>> Start DATA PROVIDED

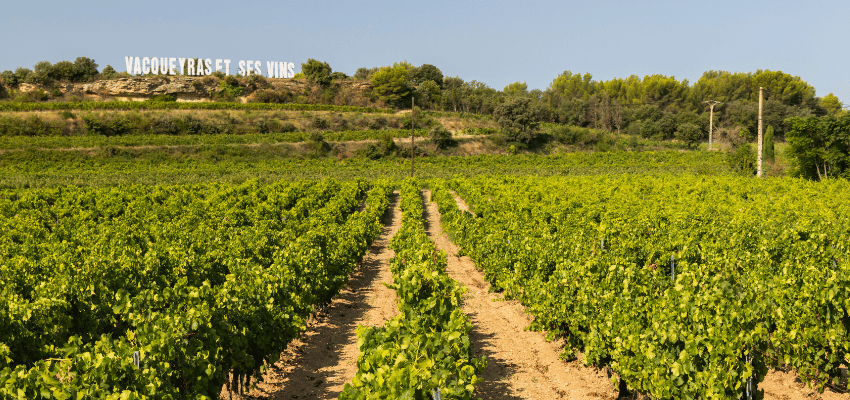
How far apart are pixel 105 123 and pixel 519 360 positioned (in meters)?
64.9

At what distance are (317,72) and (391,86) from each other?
1424cm

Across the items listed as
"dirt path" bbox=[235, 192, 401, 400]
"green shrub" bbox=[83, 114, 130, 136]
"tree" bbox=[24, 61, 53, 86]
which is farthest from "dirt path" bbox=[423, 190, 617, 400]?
"tree" bbox=[24, 61, 53, 86]

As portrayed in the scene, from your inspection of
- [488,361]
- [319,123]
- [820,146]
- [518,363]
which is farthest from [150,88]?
[518,363]

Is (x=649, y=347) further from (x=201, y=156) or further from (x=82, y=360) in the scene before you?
(x=201, y=156)

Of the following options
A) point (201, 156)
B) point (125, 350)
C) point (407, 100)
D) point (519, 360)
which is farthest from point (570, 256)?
point (407, 100)

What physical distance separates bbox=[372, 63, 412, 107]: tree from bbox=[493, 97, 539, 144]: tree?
20281mm

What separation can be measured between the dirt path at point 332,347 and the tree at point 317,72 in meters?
76.2

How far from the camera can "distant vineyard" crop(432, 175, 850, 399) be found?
16.9 ft

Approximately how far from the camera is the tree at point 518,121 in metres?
65.4

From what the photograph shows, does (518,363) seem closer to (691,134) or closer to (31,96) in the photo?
(691,134)

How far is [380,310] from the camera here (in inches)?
404

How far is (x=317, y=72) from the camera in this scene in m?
85.2

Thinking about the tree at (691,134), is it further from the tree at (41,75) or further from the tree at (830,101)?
the tree at (41,75)

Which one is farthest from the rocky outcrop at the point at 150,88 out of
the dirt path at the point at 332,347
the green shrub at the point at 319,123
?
the dirt path at the point at 332,347
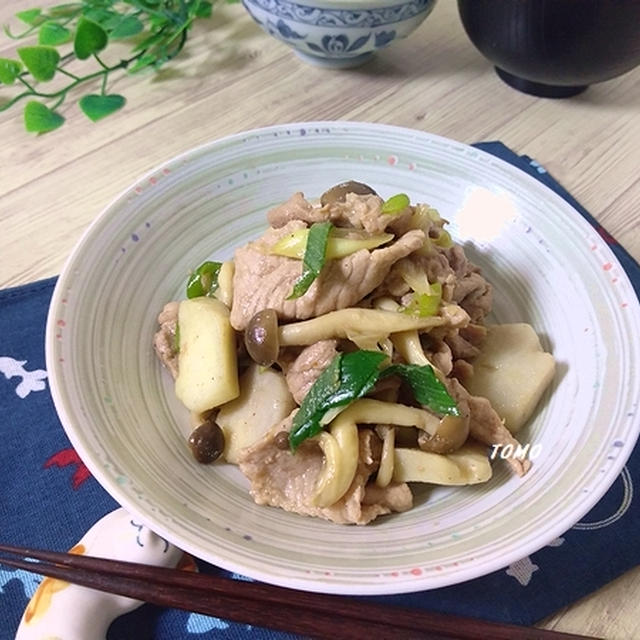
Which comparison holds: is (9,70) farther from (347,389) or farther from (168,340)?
(347,389)

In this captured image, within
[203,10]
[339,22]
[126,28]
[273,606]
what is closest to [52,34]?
[126,28]

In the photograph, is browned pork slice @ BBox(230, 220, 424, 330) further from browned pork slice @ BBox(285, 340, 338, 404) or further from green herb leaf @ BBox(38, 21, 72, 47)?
green herb leaf @ BBox(38, 21, 72, 47)

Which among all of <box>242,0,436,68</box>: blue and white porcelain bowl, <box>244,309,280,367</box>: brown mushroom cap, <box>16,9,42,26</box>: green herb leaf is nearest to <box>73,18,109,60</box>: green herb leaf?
<box>16,9,42,26</box>: green herb leaf

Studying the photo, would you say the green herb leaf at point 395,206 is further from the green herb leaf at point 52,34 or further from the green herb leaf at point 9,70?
the green herb leaf at point 52,34

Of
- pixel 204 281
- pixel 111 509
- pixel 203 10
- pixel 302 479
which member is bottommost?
pixel 111 509

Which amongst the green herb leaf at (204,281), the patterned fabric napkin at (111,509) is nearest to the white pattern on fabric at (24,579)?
the patterned fabric napkin at (111,509)

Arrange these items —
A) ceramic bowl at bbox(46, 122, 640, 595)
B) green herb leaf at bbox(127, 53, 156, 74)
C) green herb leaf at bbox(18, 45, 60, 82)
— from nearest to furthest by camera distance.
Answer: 1. ceramic bowl at bbox(46, 122, 640, 595)
2. green herb leaf at bbox(18, 45, 60, 82)
3. green herb leaf at bbox(127, 53, 156, 74)
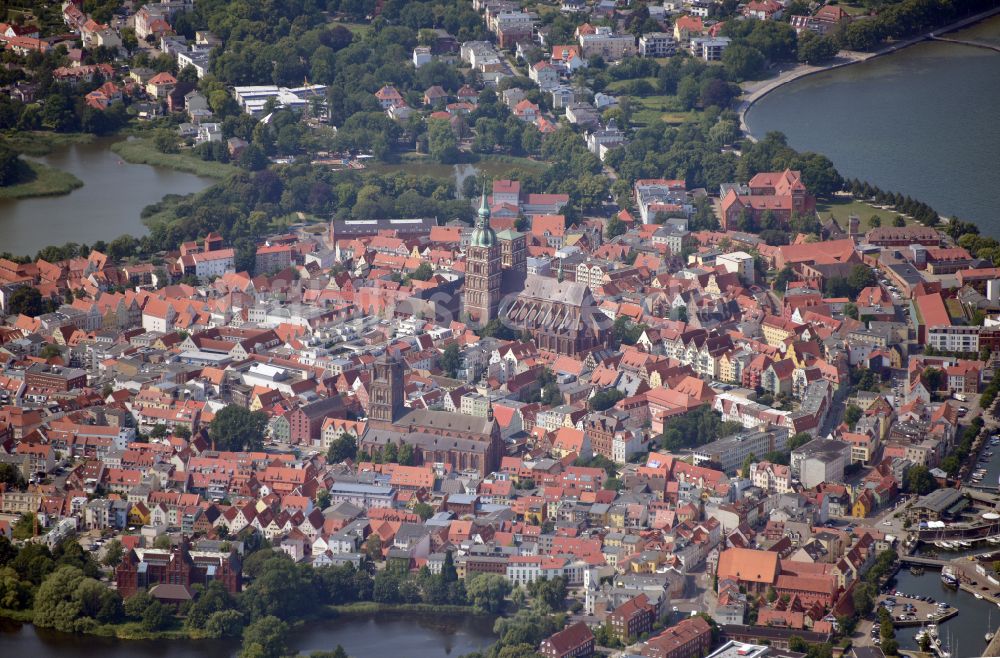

>> End DATA PROVIDED

WHAT IS ASKED =
How many lines above contain the word "items"? Reply with the number only.

CORRECT RESULT =
2